--- begin Data shown ---

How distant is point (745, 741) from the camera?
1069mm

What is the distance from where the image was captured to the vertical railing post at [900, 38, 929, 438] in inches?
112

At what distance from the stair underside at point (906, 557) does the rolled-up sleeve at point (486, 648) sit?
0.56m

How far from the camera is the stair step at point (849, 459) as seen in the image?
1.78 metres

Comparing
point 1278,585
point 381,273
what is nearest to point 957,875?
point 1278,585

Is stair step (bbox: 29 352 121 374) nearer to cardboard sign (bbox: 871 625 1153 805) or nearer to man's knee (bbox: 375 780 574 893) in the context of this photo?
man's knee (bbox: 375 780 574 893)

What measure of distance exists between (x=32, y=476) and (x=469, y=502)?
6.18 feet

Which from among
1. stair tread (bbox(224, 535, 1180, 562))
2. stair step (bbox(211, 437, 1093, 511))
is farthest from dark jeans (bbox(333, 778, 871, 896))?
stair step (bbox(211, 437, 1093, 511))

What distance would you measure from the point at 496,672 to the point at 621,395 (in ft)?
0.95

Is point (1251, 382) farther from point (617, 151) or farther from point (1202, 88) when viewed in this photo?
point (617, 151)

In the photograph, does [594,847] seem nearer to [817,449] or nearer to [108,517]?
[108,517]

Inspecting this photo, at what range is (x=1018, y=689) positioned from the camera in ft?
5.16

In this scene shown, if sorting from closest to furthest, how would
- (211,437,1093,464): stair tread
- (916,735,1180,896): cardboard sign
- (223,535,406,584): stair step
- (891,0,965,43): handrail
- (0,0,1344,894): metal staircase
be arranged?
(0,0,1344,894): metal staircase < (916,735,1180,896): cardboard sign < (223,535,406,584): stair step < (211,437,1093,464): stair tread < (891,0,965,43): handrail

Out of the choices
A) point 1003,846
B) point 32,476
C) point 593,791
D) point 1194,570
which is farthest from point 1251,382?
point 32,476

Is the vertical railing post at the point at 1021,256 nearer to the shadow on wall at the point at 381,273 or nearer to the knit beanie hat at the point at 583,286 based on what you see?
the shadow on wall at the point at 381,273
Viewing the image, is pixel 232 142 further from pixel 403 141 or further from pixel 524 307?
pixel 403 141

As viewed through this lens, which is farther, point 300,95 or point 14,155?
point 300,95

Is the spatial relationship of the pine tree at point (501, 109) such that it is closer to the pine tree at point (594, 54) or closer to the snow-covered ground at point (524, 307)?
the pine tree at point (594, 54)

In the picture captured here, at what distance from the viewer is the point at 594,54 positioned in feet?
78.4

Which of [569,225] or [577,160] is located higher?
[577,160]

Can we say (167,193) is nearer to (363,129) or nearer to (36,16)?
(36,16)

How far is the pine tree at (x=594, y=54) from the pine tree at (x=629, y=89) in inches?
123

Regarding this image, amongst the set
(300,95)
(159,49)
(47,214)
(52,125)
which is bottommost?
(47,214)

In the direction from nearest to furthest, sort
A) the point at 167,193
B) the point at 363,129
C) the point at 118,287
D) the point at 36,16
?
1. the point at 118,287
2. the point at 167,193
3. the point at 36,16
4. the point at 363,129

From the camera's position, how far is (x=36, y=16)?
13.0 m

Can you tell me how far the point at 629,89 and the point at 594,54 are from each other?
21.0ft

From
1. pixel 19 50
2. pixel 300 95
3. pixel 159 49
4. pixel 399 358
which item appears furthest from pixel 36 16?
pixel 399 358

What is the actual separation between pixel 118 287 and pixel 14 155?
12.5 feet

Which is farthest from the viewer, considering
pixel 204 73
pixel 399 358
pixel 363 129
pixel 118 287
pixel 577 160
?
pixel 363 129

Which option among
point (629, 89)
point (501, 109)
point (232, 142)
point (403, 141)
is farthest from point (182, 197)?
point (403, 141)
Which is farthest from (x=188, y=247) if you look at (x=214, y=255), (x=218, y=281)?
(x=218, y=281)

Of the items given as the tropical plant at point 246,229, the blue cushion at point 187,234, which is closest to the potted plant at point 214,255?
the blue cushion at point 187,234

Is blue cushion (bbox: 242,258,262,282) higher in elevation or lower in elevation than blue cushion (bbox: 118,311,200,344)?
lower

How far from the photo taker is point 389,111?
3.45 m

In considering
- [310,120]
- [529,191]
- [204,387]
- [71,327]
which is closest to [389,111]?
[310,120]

--- end Data shown ---

_Problem requirements_: Print the listing word for word, starting at the line that contains "How far from the photo" and continuing through the end of the listing.

_Correct answer_:
How far from the photo taker is point 389,111?
3.45 m

In considering
- [310,120]
- [529,191]
- [204,387]
- [71,327]
which is closest to [389,111]?
[310,120]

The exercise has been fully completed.